**Objective:** Write out the material starting at the line that contains "How far is pixel" and ending at the line that contains "58.0 metres" as a numbered list, leaving out blank lines.

........

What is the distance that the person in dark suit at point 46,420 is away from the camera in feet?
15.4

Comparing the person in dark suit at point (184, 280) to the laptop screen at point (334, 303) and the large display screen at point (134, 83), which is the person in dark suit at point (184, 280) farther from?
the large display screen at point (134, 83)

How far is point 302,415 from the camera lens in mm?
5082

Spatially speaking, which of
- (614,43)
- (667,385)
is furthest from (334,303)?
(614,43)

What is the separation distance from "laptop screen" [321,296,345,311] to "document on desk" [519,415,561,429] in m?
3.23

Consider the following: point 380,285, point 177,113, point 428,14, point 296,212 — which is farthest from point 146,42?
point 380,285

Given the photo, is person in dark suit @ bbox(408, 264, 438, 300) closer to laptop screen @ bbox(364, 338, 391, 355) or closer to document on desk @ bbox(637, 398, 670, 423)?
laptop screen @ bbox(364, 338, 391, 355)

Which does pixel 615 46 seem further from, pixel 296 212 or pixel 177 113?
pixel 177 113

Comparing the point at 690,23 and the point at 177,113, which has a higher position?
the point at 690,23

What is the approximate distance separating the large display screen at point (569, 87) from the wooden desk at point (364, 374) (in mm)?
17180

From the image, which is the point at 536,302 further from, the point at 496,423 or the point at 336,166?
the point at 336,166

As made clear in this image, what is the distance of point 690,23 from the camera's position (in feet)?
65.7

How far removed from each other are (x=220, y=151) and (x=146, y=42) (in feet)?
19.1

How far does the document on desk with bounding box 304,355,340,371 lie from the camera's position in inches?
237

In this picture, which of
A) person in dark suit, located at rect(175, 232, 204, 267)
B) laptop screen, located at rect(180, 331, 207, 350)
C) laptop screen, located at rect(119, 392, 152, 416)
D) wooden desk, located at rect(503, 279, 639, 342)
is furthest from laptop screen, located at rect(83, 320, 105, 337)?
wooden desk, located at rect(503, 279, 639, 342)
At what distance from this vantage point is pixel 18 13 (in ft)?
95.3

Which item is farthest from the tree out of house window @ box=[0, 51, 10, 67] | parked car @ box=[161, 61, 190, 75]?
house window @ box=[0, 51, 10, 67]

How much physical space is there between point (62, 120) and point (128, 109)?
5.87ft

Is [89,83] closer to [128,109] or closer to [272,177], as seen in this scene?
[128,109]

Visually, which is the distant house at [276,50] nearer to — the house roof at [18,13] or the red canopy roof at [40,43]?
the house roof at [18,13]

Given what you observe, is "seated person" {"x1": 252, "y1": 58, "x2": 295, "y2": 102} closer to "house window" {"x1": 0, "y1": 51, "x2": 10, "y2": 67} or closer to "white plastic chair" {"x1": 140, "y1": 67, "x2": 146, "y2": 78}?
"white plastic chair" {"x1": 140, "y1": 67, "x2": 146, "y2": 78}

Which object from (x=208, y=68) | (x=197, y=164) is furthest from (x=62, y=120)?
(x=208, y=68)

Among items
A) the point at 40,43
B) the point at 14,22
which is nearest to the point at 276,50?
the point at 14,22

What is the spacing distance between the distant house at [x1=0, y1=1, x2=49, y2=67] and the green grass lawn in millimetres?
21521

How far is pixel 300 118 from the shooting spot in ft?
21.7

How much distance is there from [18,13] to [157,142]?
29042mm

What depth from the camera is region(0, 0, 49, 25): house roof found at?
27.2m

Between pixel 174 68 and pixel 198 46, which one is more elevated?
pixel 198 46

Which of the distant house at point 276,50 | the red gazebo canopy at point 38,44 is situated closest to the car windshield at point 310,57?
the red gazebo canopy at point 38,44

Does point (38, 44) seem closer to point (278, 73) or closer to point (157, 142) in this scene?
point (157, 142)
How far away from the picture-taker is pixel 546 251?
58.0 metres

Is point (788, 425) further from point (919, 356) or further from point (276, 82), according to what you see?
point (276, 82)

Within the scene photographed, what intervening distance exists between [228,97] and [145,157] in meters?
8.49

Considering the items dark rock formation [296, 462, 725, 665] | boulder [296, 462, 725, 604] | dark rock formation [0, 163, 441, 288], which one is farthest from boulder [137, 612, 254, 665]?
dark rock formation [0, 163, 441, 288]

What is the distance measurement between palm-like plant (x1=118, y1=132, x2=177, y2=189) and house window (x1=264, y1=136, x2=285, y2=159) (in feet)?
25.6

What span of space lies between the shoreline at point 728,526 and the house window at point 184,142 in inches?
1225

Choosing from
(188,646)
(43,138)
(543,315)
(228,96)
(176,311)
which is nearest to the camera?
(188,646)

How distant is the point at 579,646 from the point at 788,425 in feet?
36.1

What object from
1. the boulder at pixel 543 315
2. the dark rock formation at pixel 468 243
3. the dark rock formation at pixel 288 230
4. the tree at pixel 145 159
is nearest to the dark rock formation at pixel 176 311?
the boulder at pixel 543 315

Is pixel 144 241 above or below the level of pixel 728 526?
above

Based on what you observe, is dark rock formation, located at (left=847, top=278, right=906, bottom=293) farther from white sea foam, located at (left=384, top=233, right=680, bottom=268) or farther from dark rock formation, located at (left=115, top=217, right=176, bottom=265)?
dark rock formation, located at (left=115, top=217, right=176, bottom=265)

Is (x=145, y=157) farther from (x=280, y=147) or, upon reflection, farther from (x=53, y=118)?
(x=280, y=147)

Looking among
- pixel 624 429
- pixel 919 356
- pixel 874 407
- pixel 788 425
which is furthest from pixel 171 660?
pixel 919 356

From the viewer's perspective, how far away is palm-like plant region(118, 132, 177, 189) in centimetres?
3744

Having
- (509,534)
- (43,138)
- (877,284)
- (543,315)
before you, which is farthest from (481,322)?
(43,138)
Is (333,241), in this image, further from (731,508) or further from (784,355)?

........

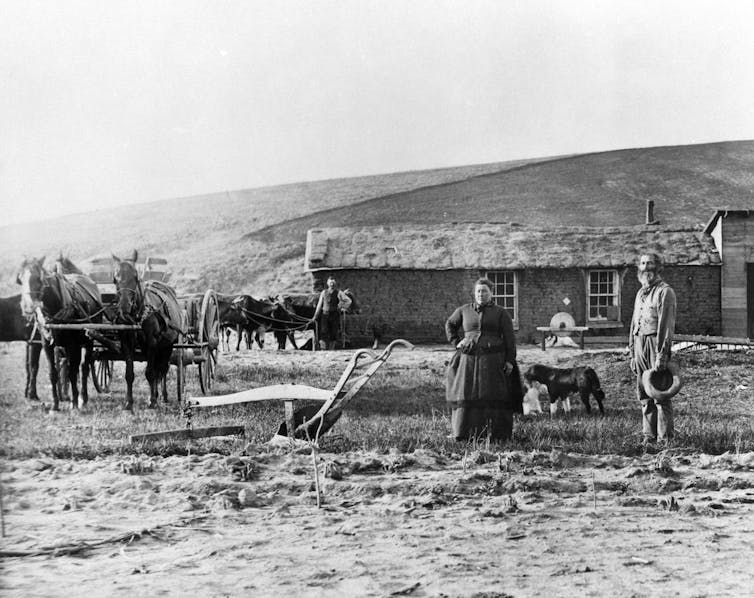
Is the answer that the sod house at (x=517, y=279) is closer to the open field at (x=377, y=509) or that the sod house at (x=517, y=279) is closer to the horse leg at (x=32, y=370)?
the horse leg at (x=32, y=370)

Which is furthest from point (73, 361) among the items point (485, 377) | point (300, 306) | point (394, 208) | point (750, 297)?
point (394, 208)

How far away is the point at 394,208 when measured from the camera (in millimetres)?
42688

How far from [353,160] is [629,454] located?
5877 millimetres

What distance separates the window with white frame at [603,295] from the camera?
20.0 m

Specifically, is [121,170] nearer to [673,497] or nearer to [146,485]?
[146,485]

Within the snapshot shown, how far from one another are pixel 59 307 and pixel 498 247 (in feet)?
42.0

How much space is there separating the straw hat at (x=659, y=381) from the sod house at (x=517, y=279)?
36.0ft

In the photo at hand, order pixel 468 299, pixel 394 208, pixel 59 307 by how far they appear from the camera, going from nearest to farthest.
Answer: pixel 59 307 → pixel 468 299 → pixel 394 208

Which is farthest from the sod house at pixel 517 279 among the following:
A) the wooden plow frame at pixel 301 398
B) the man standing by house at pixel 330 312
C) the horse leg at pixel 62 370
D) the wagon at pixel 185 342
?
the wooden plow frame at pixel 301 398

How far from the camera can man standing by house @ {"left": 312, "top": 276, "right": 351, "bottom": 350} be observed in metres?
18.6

........

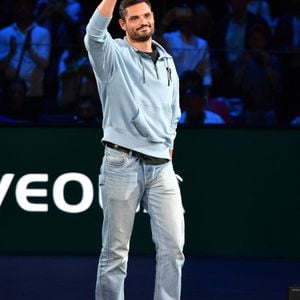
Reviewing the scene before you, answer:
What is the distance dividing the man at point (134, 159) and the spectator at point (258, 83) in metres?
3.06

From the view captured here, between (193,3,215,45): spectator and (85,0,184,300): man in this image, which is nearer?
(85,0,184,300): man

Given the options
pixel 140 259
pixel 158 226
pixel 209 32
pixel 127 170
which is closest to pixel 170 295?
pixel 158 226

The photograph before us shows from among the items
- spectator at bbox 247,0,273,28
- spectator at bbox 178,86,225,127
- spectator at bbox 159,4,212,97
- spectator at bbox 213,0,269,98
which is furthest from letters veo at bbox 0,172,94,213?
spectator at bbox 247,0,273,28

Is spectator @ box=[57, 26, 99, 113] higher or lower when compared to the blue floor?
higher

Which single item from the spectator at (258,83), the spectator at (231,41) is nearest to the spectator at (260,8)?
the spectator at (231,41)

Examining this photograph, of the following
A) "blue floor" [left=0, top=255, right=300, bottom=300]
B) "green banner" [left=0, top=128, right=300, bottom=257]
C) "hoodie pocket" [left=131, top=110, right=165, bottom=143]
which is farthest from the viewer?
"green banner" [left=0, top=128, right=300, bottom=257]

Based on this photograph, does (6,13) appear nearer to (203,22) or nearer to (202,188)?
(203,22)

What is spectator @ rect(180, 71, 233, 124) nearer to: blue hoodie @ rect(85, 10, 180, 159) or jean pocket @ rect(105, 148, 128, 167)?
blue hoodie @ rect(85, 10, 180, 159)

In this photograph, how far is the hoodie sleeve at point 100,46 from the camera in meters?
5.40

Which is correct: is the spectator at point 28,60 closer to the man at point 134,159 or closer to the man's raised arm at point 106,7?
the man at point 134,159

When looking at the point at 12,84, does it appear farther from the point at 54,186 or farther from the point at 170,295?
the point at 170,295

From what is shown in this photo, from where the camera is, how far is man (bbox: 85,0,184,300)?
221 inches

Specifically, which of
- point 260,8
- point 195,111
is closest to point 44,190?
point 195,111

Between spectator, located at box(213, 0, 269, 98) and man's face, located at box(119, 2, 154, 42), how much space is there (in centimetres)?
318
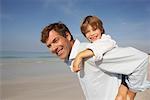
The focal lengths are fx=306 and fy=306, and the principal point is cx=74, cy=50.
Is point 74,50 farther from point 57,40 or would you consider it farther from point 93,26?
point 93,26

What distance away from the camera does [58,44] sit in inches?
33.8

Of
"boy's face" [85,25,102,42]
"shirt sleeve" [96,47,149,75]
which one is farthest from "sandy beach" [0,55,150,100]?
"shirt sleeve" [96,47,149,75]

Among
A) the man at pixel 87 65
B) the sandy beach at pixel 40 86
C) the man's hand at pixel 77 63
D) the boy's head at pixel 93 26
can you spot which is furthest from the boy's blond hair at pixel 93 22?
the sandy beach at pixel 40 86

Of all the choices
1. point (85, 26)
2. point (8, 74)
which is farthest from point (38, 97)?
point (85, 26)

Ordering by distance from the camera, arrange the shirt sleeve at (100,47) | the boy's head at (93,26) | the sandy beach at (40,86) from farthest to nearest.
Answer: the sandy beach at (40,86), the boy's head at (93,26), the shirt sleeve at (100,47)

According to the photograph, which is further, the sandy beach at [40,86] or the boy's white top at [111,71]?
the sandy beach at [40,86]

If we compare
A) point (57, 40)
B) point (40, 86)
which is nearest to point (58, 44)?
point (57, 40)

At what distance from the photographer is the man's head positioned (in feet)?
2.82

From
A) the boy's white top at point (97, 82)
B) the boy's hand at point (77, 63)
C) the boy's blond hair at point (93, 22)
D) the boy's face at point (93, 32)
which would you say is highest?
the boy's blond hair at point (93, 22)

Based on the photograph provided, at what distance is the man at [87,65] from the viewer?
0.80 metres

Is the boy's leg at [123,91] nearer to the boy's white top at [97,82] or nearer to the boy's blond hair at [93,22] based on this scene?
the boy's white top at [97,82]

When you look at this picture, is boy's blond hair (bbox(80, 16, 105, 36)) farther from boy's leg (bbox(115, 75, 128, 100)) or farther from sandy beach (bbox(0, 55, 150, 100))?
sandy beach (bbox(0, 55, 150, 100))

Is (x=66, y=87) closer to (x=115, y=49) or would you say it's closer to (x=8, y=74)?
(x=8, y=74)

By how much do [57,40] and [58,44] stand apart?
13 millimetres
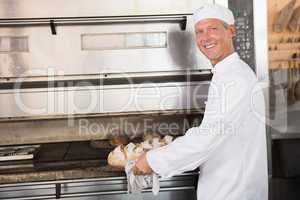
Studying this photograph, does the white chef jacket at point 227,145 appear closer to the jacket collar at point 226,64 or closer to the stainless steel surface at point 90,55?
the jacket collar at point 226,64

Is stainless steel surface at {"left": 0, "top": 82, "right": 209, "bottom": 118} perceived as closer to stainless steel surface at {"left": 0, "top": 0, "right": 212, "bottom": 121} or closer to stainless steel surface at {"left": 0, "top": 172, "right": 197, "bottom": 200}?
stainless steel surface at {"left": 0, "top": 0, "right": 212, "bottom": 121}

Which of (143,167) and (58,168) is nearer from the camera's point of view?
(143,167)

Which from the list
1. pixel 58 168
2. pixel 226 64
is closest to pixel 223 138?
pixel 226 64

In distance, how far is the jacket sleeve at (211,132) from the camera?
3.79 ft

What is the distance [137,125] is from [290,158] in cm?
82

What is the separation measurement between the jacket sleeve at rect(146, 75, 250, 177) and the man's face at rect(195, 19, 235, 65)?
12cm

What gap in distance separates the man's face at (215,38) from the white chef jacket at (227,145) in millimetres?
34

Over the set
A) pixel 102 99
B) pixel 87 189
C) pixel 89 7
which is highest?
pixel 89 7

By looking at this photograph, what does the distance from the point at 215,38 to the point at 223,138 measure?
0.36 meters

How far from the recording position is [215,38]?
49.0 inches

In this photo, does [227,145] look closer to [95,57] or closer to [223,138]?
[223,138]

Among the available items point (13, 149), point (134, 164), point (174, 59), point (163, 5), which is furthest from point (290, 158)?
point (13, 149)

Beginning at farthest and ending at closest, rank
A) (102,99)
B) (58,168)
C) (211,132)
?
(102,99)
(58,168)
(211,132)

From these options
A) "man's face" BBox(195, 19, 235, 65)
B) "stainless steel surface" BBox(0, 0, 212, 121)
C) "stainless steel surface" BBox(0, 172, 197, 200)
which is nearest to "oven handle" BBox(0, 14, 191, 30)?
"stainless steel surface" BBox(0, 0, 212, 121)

........

**Task result:**
1. How far is pixel 300 118 from the shooting spot in ft?
2. 21.7
3. How much distance is there from [18,13] to [157,142]?
4. 29042mm
5. What depth from the camera is region(0, 0, 49, 25): house roof found at?
6. 27.2m
7. Between pixel 174 68 and pixel 198 46, which one is more elevated?
8. pixel 198 46
9. Which of the distant house at point 276,50 | the red gazebo canopy at point 38,44 is situated closest to the car windshield at point 310,57?
10. the red gazebo canopy at point 38,44
11. Does point (38, 44) seem closer to point (278, 73) or closer to point (157, 142) in this scene?
12. point (157, 142)
13. How far away from the picture-taker is pixel 546 251?
14. 58.0 metres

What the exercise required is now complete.